There are a few Open Source systems that stake a claim to being competitive in this large network monitoring scale, but not many. Nagios has been around for a long time and has been known to monitor 1k+ systems. Zenoss offers both an open source core product and a commercially supported product, and is attempting to challenge some of the "big hitters". Zabbix is fully open source with the company backing it offering support.
When it comes to the large companies with thousands of devices/systems that need monitoring, though, the biggest players are CA's Spectrum/eHealth/Unicenter, IBM's Tivoli suite, HP's OpenView. Each of these can handle huge scales, but also come with huge price tags.
Note: My Day job is the implementation and maintenance of network monitoring tools, where we monitor over 5k network devices and 8k servers. Finding tools that work well at these scales is hard.
Nagios seems this is the default answer to these type of questions but there are some installations on this scale using it.
On top of scaling well it's flexible and easy to customize.
I'd say either Nagios or Zenoss:
Nagios http://www.nagios.org
Zenoss http://www.zenoss.com
Either one should be able to handle your requirements if configured properly.
At work, we use Opsview for this. It's built on Nagios, and handles recording data and whatnot. Monitoring requests are handled by a cluster of supervisory nodes, and report to a master. This can be handy if you have multiple data centers, but we mainly use it for redundancy and load balancing. I thought it used RRDtool, but it seems to use MySQL.

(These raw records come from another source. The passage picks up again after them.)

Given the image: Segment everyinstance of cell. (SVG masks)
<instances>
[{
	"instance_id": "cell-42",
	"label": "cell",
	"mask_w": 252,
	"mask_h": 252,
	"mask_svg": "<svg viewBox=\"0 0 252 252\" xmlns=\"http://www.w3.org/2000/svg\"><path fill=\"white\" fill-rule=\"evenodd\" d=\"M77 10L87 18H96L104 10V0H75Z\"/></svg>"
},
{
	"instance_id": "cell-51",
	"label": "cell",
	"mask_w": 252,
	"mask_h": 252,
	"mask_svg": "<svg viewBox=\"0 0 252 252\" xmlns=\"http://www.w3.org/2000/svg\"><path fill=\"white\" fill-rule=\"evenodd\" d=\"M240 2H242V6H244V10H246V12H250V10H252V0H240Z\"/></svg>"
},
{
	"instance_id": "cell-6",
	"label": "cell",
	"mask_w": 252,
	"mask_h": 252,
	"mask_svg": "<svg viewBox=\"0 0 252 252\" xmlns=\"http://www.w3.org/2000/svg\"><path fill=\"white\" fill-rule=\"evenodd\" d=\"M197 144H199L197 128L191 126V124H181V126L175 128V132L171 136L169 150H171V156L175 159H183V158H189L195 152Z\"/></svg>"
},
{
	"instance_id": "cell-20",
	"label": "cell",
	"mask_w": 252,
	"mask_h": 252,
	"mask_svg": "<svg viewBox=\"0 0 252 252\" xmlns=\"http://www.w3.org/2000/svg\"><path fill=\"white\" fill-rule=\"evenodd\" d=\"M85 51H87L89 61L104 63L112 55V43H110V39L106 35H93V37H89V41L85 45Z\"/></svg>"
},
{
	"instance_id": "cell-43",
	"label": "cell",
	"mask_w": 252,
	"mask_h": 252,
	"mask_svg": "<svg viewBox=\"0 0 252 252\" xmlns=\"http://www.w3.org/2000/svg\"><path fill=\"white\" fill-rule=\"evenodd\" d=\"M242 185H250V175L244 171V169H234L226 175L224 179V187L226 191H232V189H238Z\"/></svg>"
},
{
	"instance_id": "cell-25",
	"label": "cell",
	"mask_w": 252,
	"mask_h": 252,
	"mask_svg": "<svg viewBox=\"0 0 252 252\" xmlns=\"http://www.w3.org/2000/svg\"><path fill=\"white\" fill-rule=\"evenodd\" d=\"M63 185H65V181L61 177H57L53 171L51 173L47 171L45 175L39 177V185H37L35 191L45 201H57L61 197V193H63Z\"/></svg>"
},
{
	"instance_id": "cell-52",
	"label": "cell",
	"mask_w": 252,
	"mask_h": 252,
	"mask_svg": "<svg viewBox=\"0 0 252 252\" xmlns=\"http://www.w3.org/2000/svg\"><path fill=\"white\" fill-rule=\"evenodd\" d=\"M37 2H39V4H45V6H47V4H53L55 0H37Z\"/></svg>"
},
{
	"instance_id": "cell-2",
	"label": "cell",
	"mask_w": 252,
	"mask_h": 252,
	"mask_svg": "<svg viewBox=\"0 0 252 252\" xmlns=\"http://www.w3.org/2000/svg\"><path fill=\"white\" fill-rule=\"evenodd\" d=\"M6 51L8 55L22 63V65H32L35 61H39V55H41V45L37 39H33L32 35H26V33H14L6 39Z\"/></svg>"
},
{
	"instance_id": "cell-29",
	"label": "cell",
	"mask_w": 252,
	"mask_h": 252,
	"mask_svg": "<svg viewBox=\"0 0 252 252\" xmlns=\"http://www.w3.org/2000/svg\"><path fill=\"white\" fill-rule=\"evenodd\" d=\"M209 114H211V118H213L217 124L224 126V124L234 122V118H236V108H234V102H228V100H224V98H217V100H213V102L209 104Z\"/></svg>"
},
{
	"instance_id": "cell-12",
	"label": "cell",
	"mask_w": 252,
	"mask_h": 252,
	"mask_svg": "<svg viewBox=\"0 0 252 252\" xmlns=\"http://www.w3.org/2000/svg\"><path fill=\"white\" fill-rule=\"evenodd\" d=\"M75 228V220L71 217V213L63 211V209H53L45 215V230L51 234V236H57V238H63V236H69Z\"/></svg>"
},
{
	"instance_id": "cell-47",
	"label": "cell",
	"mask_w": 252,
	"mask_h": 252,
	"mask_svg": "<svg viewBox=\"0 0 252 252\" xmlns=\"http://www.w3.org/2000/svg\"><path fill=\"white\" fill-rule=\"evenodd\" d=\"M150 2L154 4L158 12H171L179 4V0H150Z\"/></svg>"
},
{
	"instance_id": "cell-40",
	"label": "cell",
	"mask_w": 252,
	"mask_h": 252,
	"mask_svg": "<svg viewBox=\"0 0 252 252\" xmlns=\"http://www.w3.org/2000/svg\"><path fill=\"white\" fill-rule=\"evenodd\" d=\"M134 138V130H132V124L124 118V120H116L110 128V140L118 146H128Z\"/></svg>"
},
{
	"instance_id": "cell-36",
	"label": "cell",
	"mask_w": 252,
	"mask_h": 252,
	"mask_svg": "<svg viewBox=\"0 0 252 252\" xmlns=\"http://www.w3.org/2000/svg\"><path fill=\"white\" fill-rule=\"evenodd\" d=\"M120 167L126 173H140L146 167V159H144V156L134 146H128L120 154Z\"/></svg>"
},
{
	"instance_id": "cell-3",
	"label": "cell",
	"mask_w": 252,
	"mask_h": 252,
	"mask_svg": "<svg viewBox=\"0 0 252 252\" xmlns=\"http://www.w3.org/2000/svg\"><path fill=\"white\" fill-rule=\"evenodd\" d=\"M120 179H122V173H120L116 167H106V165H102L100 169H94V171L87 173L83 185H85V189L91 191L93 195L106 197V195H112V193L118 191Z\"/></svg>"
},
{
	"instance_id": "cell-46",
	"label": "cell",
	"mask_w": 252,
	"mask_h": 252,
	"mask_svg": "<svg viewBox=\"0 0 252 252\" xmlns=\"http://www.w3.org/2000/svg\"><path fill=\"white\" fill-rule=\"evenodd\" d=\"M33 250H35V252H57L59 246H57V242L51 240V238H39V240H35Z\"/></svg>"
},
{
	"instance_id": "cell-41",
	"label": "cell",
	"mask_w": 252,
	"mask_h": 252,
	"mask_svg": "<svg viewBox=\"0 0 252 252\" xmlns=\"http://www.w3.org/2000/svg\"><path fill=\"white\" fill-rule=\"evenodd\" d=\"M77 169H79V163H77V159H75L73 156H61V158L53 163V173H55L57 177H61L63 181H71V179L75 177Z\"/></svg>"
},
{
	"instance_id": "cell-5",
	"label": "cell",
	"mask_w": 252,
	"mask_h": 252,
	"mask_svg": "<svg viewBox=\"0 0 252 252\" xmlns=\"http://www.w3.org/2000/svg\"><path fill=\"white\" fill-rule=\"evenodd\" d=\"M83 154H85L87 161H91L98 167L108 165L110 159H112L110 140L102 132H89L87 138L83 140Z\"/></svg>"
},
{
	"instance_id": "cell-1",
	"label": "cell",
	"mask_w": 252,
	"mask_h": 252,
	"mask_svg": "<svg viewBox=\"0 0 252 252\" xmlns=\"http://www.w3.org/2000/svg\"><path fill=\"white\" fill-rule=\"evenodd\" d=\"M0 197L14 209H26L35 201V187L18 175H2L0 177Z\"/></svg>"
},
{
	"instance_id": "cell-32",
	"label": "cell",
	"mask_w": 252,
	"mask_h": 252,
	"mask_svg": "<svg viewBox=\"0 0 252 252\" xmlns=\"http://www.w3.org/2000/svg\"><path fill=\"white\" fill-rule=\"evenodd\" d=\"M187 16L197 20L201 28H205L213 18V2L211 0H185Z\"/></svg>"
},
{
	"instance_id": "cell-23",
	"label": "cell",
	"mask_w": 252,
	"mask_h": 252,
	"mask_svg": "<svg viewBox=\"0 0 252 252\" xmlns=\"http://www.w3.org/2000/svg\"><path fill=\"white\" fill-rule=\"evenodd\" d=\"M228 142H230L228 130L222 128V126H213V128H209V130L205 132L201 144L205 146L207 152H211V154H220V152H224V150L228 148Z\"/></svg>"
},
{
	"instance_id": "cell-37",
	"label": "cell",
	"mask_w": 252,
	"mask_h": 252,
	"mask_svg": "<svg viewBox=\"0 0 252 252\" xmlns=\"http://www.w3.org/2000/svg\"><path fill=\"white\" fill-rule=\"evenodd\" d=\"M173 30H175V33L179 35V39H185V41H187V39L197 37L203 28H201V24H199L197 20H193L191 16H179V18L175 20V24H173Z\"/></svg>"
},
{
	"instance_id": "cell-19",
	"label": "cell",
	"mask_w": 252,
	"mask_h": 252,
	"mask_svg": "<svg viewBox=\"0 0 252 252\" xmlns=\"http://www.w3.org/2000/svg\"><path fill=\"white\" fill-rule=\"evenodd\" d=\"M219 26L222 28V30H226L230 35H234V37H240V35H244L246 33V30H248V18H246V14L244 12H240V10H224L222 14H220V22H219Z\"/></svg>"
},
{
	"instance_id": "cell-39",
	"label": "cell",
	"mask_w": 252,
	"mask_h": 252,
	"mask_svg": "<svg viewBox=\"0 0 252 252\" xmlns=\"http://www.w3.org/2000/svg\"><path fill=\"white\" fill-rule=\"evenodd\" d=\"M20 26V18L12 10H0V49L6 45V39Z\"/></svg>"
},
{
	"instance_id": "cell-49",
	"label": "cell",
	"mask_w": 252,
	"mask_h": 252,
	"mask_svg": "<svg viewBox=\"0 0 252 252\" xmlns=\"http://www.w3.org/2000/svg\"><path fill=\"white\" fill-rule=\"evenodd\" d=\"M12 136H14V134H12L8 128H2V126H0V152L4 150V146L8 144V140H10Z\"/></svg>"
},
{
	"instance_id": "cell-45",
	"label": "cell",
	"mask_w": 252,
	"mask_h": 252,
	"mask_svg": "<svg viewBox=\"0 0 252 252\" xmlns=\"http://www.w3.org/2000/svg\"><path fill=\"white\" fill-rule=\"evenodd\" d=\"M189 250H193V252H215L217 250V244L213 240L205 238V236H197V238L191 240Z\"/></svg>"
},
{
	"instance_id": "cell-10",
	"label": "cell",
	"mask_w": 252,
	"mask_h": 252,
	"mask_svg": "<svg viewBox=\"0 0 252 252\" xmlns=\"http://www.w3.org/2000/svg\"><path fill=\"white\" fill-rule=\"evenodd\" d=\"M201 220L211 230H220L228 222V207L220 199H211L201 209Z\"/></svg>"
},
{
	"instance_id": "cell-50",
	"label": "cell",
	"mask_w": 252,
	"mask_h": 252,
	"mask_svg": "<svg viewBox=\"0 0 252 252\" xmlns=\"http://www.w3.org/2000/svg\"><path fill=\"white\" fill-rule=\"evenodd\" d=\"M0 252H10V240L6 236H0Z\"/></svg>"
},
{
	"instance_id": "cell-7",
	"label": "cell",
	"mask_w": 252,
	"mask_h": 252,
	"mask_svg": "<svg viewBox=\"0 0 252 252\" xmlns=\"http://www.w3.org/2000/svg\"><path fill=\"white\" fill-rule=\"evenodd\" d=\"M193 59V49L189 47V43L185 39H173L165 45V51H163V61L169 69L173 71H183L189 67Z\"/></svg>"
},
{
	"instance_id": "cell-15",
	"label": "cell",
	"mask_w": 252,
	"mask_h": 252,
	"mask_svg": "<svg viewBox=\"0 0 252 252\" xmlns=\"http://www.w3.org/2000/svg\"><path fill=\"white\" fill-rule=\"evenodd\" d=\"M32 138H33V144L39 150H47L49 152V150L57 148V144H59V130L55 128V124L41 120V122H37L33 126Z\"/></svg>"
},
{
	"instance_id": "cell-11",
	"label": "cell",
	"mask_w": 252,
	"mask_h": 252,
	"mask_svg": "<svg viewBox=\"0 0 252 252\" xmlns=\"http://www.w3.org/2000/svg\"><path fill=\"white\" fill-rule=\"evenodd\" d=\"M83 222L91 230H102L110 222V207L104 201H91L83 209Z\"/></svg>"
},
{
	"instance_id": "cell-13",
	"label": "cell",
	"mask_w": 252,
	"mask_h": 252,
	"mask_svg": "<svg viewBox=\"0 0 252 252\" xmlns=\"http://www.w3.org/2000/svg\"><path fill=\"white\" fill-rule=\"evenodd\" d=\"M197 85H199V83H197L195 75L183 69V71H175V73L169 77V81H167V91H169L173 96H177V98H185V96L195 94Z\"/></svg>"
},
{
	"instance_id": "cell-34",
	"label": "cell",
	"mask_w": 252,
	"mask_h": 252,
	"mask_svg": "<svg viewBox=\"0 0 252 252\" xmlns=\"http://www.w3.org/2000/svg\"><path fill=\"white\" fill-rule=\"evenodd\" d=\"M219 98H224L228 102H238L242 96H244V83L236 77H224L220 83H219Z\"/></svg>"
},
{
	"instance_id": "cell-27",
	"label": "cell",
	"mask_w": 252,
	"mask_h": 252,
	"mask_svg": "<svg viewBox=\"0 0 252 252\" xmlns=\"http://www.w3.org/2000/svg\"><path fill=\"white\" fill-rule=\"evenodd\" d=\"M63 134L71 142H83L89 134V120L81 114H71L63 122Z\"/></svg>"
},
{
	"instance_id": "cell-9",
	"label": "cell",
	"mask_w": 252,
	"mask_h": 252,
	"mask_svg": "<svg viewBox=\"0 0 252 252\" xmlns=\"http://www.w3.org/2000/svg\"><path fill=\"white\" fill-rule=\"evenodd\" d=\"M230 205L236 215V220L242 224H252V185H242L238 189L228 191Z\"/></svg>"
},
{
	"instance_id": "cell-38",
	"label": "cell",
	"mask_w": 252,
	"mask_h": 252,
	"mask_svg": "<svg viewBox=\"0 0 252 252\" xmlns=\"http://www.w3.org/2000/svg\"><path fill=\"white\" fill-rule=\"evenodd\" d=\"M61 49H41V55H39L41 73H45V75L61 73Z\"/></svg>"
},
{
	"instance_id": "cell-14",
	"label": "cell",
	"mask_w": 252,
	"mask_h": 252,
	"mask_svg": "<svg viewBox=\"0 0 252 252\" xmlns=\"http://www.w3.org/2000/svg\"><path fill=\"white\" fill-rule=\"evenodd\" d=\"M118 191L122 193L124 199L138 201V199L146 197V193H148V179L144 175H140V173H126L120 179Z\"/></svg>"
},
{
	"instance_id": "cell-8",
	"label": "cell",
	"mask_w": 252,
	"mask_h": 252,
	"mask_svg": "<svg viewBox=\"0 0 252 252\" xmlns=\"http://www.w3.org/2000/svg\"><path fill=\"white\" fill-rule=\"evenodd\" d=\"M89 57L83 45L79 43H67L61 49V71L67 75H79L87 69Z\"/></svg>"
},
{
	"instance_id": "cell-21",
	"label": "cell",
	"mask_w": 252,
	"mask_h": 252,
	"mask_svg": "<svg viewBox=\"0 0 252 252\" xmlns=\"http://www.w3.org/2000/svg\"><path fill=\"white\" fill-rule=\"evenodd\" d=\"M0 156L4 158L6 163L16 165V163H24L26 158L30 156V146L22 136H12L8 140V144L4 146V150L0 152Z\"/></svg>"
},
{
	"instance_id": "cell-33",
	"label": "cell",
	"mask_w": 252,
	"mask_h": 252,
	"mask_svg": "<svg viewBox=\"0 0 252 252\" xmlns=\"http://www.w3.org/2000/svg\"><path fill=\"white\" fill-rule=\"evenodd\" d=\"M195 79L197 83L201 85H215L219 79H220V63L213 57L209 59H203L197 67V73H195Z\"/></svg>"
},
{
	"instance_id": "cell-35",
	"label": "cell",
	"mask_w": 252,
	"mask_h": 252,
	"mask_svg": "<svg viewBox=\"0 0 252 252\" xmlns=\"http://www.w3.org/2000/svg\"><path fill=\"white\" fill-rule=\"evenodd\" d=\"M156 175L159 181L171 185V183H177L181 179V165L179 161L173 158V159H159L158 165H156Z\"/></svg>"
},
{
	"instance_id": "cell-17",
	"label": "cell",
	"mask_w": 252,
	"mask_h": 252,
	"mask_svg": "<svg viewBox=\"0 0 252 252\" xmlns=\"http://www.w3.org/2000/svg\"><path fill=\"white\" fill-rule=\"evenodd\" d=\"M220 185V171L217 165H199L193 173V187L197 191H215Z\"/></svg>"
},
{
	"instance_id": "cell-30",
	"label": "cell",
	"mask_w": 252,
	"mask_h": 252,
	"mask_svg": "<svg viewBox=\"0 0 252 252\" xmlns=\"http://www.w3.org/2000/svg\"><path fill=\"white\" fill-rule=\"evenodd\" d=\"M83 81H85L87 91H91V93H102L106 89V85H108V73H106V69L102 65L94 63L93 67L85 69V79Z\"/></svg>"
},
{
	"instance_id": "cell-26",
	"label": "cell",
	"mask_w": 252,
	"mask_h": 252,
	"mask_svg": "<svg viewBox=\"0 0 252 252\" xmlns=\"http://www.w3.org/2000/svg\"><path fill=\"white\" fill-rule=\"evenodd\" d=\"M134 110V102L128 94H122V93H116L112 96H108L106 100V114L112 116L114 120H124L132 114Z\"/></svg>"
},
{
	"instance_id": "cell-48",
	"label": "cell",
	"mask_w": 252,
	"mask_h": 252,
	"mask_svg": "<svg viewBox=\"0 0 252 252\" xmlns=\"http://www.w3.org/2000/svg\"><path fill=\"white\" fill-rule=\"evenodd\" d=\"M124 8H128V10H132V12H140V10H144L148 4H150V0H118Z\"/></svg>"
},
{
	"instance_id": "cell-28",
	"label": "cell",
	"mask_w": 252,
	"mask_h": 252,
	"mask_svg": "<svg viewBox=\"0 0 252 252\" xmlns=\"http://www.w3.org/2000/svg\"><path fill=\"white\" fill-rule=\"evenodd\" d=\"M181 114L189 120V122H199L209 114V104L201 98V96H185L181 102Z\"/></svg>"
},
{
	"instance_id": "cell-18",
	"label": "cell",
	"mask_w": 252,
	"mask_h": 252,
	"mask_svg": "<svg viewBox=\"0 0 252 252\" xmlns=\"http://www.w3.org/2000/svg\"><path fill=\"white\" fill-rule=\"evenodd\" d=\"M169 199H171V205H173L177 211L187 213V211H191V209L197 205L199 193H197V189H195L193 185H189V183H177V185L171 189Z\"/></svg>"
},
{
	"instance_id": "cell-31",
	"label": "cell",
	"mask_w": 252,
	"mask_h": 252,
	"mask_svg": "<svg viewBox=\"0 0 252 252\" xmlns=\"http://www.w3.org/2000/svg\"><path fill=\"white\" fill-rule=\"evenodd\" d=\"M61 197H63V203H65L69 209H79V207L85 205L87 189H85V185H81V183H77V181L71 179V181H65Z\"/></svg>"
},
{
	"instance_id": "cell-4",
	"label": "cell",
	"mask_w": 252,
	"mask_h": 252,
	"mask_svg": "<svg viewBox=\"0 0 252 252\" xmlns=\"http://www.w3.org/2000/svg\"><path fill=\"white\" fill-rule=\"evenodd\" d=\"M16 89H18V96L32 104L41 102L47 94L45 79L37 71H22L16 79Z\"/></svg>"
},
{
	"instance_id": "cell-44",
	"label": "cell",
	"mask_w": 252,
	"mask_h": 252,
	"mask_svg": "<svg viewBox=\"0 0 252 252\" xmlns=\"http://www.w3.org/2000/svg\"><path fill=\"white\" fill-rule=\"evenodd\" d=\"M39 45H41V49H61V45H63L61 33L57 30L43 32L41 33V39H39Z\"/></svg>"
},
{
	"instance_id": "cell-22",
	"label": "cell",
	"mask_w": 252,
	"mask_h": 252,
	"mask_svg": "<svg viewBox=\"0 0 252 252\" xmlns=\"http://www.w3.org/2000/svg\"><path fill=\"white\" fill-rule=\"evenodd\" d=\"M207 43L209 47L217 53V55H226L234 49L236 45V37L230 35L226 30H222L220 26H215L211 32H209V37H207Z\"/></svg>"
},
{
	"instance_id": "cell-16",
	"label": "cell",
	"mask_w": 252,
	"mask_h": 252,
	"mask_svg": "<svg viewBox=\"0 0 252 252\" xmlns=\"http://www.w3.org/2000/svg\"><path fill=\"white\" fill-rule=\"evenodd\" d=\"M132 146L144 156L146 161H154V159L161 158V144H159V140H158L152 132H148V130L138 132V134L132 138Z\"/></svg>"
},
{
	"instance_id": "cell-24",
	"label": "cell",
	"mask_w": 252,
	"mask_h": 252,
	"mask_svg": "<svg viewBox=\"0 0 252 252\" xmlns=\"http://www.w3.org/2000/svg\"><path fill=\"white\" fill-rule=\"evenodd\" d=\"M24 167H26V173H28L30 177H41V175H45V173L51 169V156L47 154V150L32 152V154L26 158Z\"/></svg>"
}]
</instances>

However, your request is a bit ridiculous. First off, 5 years of data may exceed the lifetime of a given individual host. Secondly, you didn't mention anything about querying that data. Do you just want aggregate numbers to estimate provisioning? Do you discard the data when the host fails? Do you even want to drill down into specific hosts? Storing all samples for five years will be a bear to process, let alone store.
Next, the amount of data you're storing is on the order of 80 MB per host per year, under the assumption that you actually fitting 100 samples into 800 bytes. (RRD needs around 8 bytes per sample). The entire system would consume 80 GB per year and will be pain to query. 10x that and you'd need Google's help. If you do something stupid like record the results of
ps
, woe unto you.Seriously Tom, just tell us what Google invented this time, or get your damn company to write what you need on MapReduce and BigTable. At Google's scale, seriously re-engineering formats like RRD to better fit the redundancy in your data might be the best plan.
check out this slashdot thread for tons of suggestions ;)
http://ask.slashdot.org/story/09/07/08/210241/What-Would-You-Want-In-a-Large-Scale-Monitoring-System
We use Zabbix to monitor 150 hosts and 10 servers.
It should handle your needs.
I also would suggest Nagios but I'm really not sure if it will store data for 5 years, as I've never run it on one machine for that long. Other than that, I see no reason not to use it.